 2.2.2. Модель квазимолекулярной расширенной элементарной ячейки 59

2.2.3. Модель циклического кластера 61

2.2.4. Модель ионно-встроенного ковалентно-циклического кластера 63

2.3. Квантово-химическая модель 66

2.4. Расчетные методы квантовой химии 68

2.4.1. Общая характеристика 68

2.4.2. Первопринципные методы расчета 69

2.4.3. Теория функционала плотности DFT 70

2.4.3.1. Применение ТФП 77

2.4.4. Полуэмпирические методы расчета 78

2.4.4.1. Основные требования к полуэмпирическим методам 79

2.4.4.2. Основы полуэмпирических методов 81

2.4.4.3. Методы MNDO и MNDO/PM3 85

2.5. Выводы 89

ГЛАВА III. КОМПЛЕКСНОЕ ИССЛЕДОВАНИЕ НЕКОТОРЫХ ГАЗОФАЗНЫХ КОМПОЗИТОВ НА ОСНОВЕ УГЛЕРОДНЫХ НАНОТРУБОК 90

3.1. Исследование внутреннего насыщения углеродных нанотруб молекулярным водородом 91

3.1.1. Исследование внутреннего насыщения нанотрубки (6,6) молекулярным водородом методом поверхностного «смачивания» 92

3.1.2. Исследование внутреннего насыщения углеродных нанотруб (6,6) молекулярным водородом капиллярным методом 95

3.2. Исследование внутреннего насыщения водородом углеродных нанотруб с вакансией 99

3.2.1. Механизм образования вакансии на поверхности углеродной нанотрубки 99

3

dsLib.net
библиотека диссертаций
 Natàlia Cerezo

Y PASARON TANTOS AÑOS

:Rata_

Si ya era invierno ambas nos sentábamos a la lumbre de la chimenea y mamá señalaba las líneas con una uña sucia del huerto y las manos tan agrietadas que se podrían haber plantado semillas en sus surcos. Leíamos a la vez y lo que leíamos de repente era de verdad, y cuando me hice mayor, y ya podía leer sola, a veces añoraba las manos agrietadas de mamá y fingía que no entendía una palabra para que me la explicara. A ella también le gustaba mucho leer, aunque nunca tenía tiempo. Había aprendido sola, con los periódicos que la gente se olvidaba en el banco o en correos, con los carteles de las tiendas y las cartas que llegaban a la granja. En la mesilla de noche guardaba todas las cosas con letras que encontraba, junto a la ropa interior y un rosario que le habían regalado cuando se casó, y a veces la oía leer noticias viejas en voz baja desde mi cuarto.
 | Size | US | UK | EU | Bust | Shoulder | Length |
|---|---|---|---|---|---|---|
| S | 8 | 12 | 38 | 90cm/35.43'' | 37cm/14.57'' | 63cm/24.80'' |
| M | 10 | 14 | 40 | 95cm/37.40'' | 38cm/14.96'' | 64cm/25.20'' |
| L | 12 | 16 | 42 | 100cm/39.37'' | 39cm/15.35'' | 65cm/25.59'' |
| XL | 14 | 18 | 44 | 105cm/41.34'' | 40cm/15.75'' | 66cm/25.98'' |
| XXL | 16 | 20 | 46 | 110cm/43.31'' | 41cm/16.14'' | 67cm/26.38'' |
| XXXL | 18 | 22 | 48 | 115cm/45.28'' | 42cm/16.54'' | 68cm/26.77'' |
◆ ◆ ◆
• _WHAT THE EXERCISE ASKS_:
Search the data for the string "кластера" and copy each line where it appears.

• _ANSWER SPACE_:
2.2.3. Модель циклического кластера 61
2.2.4. Модель ионно-встроенного ковалентно-циклического кластера 63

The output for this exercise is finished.